CONSIGNE →
Selon la page, quelle superficie les cultures de fruits et légumes couvrent-elles au Maroc ? Répondez en une phrase, s'il vous plaît.

PAGE →
___

Face aux impacts du changement climatique, le Maroc cherche à adapter son agriculture pour la rendre plus résiliente et moins dépendante de la ressource en eau.

Avec plus de 8 millions d’hectares de terres agricoles, le Maroc fait partie des pays qui souffrent le plus du changement climatique. C’est l’un des enjeux du Plan Maroc Vert (PMV) depuis son lancement en 2008. De nombreux acteurs ont sonné l’alarme et entamé des travaux de grande envergure afin de faire face aux défis du changement climatique. « La zone méditerranéenne est clairement l’une des zones les plus exposées et les plus sensibles aux conséquences possibles du changement climatique sur la planète. L’impact serait plus prononcé dans les pays du Sud comme le Maroc qui, même s’il est un pays faiblement émetteur de gaz à effet de serre, est déjà l’une des régions les plus sèches du monde. Au Maroc, l’impact du changement climatique sur l’agriculture présente de nombreux aléas à effets multiples. La sécheresse est le plus sévère et le plus récurrent de ces effets, mais aussi le moins prévisible », précise le Pr Mohammed Sadiki, secrétaire général du ministère de l’Agriculture et président du Centre international des hautes études agronomiques méditerranéennes. Le changement climatique rendra plus difficile les cultures spécialisées au Maroc, en particulier celles qui nécessitent beaucoup d’eau.

1,3 million d’hectares de fruits et légumes touchés

Selon le Pr Sadiki, l’agriculture non irriguée, qui représente plus de 75 % de la rotation des cultures marocaines, est impactée par les pluies faibles et irrégulières. Mais l’agriculture irriguée (maraîchage, arboriculture…) est également fortement impactée, selon les années et les régions, en raison d’une disponibilité irrégulière de l’eau des barrages et d’une augmentation des coûts d’énergie et d’eau. Ainsi, « le changement climatique aura certainement un impact sur la productivité des principales cultures, en particulier les fruits et légumes qui sont les aliments de base du Maroc », note Michael Gajo, chef du département Environnement et Climat de la GIZ Maroc (agence de coopération internationale). Au Maroc, les cultures de fruits et légumes couvrent 1,3 million d’hectares dont 1,06 million pour les fruits et 280 000 pour le maraîchage. « Ces cultures ont un besoin élevé et constant en eau d’irrigation. Elles consomment entre 6 000 et 9 000 m3 d’eau par hectare et par an », note le Dr Mimouni, du Centre régional de recherche agronomique INRA à Agadir. La plupart des zones de production souffrent déjà d’un déficit hydrique. L’abaissement et la modification des pluies, associés à une augmentation des températures et à des valeurs potentielles d’évapotranspiration élevées auront un impact clair sur la rentabilité de ces cultures.

___

DONNÉES FOURNIES →
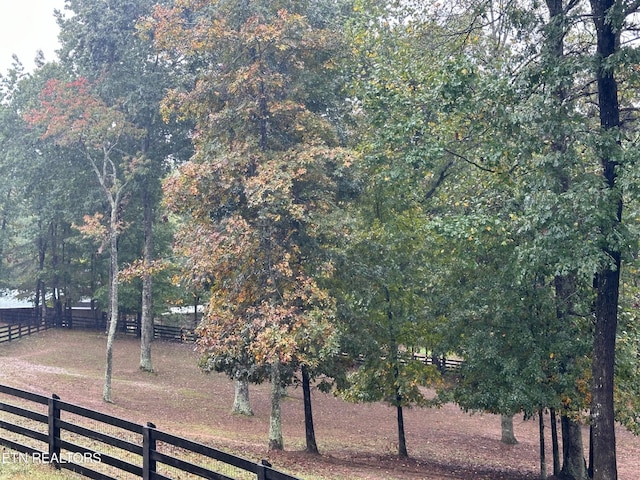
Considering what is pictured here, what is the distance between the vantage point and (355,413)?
1109 inches

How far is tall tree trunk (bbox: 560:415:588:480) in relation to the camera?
53.4ft

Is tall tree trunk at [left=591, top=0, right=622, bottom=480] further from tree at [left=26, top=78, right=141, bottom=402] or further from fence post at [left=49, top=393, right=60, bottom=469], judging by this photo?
tree at [left=26, top=78, right=141, bottom=402]

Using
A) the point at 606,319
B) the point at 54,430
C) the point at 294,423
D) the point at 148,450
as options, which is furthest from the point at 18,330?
the point at 606,319

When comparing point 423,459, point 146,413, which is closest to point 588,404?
point 423,459

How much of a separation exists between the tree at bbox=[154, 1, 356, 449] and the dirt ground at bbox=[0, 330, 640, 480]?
2.81 m

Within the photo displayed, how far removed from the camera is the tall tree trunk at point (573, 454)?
16266mm

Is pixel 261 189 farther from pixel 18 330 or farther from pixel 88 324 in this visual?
pixel 88 324

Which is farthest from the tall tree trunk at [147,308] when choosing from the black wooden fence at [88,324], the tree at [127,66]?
the black wooden fence at [88,324]

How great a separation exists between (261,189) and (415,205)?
596 centimetres

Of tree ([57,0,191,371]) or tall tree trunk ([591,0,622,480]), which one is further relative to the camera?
tree ([57,0,191,371])

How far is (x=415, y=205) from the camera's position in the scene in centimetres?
1870

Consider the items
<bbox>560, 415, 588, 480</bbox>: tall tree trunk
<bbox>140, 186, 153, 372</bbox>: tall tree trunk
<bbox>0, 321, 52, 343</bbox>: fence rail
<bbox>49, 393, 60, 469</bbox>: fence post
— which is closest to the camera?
Answer: <bbox>49, 393, 60, 469</bbox>: fence post

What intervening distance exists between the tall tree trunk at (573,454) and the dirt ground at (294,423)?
4.82 feet

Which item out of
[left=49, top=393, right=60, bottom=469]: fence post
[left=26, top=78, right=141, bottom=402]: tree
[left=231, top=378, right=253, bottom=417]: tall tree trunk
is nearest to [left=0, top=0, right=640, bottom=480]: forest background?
[left=49, top=393, right=60, bottom=469]: fence post
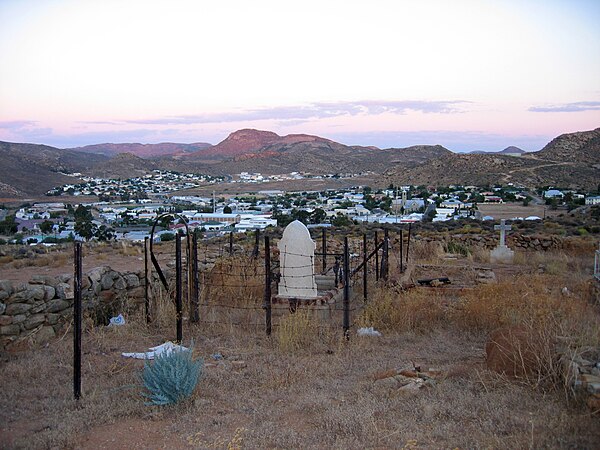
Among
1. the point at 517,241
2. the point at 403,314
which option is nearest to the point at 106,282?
the point at 403,314

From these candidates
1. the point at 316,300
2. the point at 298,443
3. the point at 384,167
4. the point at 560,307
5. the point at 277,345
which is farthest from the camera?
the point at 384,167

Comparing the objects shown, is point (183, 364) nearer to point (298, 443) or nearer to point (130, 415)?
point (130, 415)

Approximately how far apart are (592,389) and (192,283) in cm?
632

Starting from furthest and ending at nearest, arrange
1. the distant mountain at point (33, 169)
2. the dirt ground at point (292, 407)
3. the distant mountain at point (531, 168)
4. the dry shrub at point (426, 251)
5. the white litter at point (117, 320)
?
the distant mountain at point (33, 169)
the distant mountain at point (531, 168)
the dry shrub at point (426, 251)
the white litter at point (117, 320)
the dirt ground at point (292, 407)

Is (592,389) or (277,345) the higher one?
(592,389)

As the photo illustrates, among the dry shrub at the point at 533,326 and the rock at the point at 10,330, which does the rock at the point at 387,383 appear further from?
the rock at the point at 10,330

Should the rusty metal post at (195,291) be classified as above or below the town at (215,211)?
above

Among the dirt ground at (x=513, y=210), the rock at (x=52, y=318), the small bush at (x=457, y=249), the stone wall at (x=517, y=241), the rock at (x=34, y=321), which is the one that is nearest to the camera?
the rock at (x=34, y=321)

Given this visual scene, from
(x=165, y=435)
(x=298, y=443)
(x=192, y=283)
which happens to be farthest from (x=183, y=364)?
(x=192, y=283)

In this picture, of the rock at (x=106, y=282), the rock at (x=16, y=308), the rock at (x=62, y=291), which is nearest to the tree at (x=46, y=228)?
the rock at (x=106, y=282)

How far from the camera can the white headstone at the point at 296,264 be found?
10969mm

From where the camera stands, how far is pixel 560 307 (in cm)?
954

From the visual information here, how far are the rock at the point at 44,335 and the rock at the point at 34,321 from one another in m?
0.11

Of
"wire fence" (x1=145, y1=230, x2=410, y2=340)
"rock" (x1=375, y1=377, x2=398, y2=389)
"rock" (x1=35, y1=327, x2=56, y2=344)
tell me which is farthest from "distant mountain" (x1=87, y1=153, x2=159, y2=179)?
"rock" (x1=375, y1=377, x2=398, y2=389)
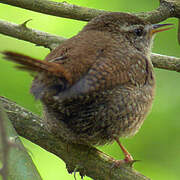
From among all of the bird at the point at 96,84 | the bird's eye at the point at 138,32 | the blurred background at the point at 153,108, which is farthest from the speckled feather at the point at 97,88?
the blurred background at the point at 153,108

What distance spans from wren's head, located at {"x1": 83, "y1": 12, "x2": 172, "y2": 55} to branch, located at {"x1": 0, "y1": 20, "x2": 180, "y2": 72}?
0.15 metres

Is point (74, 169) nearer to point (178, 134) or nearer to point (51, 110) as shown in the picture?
point (51, 110)

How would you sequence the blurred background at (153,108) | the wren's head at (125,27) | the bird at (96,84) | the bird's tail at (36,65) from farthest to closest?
the blurred background at (153,108)
the wren's head at (125,27)
the bird at (96,84)
the bird's tail at (36,65)

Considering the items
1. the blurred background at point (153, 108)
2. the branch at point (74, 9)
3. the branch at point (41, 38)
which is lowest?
the blurred background at point (153, 108)

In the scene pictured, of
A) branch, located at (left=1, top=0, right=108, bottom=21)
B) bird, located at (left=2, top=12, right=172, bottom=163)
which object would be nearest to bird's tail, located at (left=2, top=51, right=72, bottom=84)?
bird, located at (left=2, top=12, right=172, bottom=163)

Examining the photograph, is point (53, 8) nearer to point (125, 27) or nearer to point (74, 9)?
point (74, 9)

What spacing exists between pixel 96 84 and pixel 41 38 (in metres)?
1.11

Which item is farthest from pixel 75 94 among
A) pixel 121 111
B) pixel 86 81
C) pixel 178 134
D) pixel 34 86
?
pixel 178 134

___

RÉPONSE →
Au Maroc, les cultures de fruits et légumes couvrent 1,3 million d'hectares.